Scotto, Serge (scénario) & Saint, Emmanuel (dessin et couleur)
Bande dessinée
Paris : Delcourt, 2024, 99 pages, 22.50 €
🙂 Don Camillo en Provence
En France, dans les années ’70, l’exode rural était une réalité bien tangible : les jeunes habitants des villages isolés s’en allaient, attirés par le mirage d’une vie citadine plus « vivante » à leurs yeux. Ils laissaient derrière eux des régions dépourvues de main-d’œuvre et qui s’étiolaient à vue d’œil. C’est pour lutter contre ce phénomène que le maire d’un village provençal décide d’installer en ses murs une colonie de réfugiés cambodgiens. Évidemment, les premiers réflexes de ses administrés envers les nouveaux arrivants relèvent de la méfiance, mais une fois que les cambodgiens ont montré leur âpreté au travail, les quelques troubles du début finissent par disparaître. Seul l’un des villageois résiste et mène la vie dure au maire : Antoine, grand propriétaire terrien, veuf et miné par la mort de son fils en Indochine, n’admet pas l’arrivée des Cambodgiens. Parmi ceux-ci toutefois, il repère un gamin, visiblement orphelin et maltraité par ses compagnons d’infortune. Entre lui et le jeune garçon, une complicité s’installe.
Plaidoyer pour l’intégration et la coexistence
« Des étrangers dans les lavandes » nous a des petits airs du célèbre « Don Camillo » de Giovannino Guareschi (plus connu grâce à la série de films portés par Fernandel), on n’y croise certes pas de curé aussi flamboyant mais les personnages du maire, de l’instituteur et d’Antoine font le boulot question échanges verbaux colorés. Quant au thème du vivre ensemble qui traverse la série précitée, il est ici central. Au travers de quelques péripéties qui parsèment le récit, c’est bien à un plaidoyer pour l’intégration et la coexistencepacifique au-delà des différences que nous invitent Serge Scotto au scénario, et Emmanuel Saint au dessin.

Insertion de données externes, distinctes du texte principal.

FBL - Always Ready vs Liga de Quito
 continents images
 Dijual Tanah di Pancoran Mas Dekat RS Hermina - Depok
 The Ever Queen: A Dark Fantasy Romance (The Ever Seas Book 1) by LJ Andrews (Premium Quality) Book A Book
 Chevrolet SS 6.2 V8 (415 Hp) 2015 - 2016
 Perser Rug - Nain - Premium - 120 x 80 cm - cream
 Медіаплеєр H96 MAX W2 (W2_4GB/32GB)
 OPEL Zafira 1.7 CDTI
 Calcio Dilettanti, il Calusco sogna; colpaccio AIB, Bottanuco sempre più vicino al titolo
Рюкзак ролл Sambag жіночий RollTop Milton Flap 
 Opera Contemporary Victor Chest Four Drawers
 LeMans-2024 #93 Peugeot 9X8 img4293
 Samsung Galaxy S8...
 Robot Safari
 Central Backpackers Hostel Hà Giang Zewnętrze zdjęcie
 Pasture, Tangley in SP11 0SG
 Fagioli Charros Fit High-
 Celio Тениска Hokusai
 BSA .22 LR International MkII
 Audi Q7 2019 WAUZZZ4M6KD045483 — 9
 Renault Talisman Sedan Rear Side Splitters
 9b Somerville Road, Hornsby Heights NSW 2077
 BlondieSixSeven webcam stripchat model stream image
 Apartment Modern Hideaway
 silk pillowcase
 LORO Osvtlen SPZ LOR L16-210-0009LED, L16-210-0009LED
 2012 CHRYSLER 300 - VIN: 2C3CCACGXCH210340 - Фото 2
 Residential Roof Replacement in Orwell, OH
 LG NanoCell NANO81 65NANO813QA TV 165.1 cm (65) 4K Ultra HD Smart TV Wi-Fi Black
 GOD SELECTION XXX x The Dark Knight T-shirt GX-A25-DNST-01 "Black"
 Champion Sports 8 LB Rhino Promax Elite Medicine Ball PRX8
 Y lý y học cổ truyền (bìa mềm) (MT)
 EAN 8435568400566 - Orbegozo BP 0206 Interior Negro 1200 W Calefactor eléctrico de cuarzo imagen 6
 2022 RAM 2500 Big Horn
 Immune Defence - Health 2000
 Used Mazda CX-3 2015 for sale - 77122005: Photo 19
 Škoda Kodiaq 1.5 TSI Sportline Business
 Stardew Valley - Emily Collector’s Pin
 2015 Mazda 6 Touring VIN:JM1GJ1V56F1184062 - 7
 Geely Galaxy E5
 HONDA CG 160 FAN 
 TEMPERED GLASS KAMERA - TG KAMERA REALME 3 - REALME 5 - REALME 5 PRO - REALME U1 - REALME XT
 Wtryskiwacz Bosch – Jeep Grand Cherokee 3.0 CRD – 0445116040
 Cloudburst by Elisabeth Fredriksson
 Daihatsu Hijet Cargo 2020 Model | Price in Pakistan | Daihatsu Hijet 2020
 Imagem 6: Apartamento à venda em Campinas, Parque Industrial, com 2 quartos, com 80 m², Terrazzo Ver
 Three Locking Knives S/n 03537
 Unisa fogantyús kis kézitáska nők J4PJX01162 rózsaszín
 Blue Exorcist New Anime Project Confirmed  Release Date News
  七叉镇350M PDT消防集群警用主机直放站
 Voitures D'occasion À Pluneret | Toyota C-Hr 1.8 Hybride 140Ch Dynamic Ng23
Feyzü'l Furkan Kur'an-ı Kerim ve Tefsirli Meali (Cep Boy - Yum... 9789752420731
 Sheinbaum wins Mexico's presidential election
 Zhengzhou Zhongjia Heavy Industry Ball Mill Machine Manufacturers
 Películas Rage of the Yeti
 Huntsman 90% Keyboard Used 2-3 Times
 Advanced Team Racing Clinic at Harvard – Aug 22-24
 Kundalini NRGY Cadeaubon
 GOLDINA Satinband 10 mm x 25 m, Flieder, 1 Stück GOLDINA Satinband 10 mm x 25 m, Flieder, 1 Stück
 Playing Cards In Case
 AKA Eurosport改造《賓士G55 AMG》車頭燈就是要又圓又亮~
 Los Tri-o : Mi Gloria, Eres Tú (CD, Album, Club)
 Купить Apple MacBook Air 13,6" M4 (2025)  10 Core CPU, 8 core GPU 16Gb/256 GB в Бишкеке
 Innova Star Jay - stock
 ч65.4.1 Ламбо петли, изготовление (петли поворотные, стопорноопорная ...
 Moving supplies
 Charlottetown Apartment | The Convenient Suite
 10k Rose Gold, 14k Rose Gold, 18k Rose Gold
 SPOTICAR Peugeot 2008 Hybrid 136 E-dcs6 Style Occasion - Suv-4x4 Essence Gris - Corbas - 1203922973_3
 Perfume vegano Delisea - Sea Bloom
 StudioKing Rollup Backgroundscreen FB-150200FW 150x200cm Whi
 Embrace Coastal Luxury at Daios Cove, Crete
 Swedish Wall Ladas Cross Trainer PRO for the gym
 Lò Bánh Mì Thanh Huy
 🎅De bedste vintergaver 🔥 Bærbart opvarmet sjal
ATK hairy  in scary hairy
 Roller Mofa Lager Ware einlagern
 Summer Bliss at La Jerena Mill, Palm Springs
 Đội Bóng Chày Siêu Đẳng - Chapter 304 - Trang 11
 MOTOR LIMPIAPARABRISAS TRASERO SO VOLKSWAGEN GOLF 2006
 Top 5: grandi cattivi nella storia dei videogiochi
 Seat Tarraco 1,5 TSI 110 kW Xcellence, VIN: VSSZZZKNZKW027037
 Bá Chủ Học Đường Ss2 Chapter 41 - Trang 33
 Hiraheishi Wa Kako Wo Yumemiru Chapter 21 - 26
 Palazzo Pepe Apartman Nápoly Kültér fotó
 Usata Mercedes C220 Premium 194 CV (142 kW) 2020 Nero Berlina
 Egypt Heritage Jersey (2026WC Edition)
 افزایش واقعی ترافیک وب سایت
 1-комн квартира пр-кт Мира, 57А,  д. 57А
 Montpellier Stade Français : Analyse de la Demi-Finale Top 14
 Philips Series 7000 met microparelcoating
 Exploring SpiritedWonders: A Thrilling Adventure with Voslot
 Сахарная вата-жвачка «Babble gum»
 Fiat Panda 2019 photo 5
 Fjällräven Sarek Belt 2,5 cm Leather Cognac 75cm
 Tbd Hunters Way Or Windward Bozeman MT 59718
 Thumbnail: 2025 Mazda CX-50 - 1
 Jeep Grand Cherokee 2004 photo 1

Grandes cases, dominance du bleu et des couleurs claires, le trait est généreux, très lisible, même si parfois imprécis ou rapide pour certains visages. Quant au récit, généreux il l’est certes aussi, mais, avouons-le, parfois trop et trop longuement. L’intrigue pèche par manque de resserrement, elle file dans trop de directions et, à contrario, s’appesantit sur d’autres via des bulles et récitatifs trop longs. Beaucoup de bonne volonté donc de la part des auteurs sans doute, qui aurait mérité un travail éditorial plus poussé.